The reason was inflation data. All three inflation metrics released last week came in well below consensus expectations, beginning with CPI data for May which hit the tape only a few hours before the conclusion of the 2-day FOMC meeting:
* Headline CPI was flat sequentially and fell to +3.3% y/y
* Core (ex food & energy) CPI rose 0.2% m/m and fell to +3.4% y/y
Then on Thursday, the Producer Price Index (PPI) showed similar softness, coming in 30bp below consensus estimates across the board:
* Headline (final demand) PPI was -0.2% m/m and fell to +2.2% y/y
* Core (ex food & energy) PPI was flat sequentially and fell to +2.3% y/y
Finally, import/export prices released on Friday showed a similar trend:
* Import prices printed at -0.4% m/m and fell to +1.1% y/y
* Export prices printed at -0.6% m/m and fell to +0.6% y/y
In response, bond prices rose as rates fell by ~20bp across the entire Treasury yield curve.

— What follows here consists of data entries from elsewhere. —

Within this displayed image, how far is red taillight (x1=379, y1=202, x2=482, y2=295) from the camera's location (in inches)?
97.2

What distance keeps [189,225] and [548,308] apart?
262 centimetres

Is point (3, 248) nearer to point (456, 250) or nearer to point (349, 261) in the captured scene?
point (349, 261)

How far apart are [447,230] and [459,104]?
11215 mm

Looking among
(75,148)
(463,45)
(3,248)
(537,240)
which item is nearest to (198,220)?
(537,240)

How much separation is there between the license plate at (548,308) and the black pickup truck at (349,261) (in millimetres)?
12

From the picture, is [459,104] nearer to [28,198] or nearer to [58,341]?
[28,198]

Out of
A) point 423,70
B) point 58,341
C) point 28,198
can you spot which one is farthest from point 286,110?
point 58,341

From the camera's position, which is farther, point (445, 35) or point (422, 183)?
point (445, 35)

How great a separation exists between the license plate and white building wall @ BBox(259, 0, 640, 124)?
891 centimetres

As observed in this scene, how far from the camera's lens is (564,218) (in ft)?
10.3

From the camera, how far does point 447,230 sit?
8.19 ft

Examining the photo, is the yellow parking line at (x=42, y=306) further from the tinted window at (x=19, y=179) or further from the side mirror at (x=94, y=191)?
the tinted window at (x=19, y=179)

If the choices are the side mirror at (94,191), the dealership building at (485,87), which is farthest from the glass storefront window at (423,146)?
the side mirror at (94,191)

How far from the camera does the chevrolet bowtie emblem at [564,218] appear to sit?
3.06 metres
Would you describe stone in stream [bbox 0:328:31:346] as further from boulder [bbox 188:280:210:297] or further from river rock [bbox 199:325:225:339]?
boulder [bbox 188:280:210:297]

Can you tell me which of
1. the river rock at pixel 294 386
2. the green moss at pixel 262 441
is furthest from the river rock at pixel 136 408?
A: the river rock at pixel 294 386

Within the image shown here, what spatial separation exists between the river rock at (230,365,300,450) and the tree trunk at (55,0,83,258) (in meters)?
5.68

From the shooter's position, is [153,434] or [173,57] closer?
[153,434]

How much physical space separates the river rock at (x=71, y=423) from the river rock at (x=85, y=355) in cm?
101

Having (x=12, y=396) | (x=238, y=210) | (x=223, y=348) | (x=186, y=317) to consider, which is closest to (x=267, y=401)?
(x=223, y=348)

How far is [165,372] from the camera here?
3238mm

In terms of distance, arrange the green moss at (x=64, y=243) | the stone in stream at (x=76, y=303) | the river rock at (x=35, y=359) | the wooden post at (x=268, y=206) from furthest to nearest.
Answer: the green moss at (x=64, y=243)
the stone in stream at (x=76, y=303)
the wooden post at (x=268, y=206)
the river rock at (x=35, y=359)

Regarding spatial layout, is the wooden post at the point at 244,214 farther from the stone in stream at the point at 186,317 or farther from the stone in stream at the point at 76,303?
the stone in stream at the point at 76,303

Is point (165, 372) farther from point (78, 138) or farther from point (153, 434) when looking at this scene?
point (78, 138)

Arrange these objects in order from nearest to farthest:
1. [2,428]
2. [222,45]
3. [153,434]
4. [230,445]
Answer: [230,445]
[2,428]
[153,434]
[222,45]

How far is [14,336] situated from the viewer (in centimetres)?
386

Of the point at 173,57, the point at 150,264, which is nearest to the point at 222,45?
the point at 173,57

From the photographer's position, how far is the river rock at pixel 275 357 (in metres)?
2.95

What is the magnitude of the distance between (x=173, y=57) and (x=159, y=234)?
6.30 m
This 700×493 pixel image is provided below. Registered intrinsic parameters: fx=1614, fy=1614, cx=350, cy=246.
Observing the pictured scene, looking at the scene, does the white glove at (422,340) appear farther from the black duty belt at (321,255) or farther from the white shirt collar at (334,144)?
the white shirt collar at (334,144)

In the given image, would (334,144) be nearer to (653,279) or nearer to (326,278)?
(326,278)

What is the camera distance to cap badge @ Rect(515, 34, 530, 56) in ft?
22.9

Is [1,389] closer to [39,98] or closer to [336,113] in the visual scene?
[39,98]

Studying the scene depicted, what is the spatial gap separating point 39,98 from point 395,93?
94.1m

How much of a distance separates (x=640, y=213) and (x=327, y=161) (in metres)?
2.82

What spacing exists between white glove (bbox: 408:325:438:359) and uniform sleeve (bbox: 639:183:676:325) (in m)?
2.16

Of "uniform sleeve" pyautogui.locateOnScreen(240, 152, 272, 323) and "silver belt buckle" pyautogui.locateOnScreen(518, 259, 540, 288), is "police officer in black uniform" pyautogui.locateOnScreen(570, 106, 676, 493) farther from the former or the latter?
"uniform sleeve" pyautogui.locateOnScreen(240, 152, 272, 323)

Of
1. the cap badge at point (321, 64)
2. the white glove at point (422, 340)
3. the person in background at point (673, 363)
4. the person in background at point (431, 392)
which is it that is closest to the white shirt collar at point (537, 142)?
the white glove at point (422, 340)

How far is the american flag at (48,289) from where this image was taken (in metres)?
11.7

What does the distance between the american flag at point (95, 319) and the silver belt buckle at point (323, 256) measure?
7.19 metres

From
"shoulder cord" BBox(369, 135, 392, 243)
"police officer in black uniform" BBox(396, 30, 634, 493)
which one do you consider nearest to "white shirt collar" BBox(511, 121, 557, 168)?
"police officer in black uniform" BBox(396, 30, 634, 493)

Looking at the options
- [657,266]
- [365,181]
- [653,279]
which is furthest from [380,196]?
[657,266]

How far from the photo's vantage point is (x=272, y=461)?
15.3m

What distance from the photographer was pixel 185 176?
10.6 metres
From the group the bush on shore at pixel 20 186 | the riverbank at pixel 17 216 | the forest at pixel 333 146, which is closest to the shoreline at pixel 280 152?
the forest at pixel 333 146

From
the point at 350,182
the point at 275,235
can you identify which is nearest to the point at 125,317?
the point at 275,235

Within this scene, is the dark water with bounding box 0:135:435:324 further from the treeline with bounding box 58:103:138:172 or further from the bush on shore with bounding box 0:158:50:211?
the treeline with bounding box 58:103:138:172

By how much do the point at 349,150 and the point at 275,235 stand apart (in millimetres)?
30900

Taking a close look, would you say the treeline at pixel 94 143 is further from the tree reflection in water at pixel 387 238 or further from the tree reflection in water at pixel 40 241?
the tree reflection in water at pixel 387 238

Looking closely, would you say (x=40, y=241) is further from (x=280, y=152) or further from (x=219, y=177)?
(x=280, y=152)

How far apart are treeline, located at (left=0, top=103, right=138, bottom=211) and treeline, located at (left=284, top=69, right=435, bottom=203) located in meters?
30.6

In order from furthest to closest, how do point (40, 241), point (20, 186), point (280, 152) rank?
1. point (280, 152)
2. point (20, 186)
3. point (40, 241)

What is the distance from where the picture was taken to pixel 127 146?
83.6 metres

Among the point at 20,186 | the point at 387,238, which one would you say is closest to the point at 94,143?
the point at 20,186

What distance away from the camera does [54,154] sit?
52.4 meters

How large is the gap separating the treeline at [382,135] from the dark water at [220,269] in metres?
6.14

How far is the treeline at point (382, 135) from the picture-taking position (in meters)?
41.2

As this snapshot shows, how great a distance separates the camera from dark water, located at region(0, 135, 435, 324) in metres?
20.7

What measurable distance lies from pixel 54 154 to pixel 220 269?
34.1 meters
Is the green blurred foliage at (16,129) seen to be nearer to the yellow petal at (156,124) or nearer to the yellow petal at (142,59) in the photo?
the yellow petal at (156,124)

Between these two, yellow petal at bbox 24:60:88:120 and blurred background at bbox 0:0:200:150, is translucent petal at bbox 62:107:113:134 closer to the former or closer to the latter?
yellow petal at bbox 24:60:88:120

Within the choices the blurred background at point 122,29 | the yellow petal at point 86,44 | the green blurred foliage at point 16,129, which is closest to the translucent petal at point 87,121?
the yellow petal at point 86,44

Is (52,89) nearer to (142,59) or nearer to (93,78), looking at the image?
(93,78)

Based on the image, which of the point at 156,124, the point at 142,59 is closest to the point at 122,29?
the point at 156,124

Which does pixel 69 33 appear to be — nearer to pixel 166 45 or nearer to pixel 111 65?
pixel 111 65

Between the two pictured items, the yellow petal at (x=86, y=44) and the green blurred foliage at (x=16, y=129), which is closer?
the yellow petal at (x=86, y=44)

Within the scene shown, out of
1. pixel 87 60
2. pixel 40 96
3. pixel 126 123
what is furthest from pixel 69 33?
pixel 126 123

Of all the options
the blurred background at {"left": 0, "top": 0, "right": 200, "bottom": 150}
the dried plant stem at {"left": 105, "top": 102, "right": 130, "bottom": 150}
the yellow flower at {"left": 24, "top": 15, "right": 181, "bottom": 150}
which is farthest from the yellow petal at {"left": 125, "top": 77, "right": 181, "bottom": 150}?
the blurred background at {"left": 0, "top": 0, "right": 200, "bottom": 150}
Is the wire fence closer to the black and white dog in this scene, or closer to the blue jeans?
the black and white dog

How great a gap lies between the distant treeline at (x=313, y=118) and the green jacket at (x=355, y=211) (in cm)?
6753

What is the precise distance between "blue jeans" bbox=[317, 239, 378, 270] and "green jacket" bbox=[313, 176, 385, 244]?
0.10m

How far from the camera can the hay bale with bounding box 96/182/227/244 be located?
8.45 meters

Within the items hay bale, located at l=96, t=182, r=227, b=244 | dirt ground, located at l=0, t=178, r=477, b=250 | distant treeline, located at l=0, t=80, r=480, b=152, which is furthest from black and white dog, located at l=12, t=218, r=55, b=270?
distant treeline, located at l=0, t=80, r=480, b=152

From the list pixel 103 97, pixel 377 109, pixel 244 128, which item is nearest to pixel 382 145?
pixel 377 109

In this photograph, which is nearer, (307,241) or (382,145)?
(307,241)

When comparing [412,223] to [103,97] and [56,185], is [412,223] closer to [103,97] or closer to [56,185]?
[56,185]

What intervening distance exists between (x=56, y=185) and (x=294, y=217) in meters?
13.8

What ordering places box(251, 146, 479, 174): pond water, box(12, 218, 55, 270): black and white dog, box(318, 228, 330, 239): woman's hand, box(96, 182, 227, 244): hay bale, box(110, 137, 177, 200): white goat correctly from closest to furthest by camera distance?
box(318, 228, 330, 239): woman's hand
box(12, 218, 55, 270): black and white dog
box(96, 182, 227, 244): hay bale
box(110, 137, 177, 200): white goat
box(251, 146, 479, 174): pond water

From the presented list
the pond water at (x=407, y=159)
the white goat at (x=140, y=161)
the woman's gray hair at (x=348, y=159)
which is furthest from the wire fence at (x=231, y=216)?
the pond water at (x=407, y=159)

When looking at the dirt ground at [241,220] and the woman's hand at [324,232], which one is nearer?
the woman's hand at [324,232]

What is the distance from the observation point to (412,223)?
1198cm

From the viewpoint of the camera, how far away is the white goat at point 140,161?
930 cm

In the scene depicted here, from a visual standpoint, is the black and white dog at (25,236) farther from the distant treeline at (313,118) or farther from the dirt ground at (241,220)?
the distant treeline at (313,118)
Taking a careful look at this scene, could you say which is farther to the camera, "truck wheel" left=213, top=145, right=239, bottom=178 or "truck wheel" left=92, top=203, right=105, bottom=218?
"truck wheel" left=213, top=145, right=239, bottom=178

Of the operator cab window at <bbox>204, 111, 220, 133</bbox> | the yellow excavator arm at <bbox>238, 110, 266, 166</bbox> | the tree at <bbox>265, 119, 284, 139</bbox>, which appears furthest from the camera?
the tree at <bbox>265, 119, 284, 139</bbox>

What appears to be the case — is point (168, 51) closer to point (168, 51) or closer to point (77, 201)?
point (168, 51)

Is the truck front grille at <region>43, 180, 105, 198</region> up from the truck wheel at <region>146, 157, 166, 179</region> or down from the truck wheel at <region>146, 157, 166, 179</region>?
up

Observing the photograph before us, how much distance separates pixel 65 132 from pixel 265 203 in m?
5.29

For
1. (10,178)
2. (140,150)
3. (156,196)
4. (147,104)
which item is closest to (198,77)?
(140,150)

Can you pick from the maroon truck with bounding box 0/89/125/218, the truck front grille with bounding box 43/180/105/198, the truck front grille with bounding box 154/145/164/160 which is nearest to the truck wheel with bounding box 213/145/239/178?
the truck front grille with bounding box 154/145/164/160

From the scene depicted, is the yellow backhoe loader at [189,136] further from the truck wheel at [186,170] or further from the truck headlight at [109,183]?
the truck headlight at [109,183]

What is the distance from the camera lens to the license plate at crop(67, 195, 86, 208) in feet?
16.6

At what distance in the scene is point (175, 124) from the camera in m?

On the equity side, real estate and large cap growth stocks were the biggest beneficiaries of the fall in rates, while cyclicals and small caps finished lower. The tech sector also got yet another boost from rosy A/I-driven earnings reports and forward guidance from Broadcom, Oracle, and Adobe.
Albion’s “Four Pillars”:
Economy & Earnings
The US economy has been resilient despite the higher interest rate environment. Analysts are forecasting low double digit EPS growth in 2024; growth of that magnitude will depend on the economy avoiding recession.
Valuation
The S&P 500’s forward P/E of 21x is well above the long run average, so valuations are likely to be a headwind to future returns. More predictive metrics like CAPE, Tobin’s Q, and the Buffett Indicator (Eq Mkt Cap / GDP) suggest that compound annual returns from current levels over the coming decade are likely to be in the single digits.
Interest Rates
Futures markets imply that the Fed will cut overnight interest rates once or possibly twice in 2024, most likely at some point in the 2nd half of the year. Belly and long end rates are likely already near their post-pandemic equilibrium levels, unless the US economy enters a recession.
Inflation
After falling rapidly in late 2022 and all of 2023, inflation has become sticky in the 3-4% range in early 2024. Services inflation remains somewhat elevated, in part due to heavily lagged shelter costs. Moderating energy prices have recently been helpful in terms of the inflation outlook.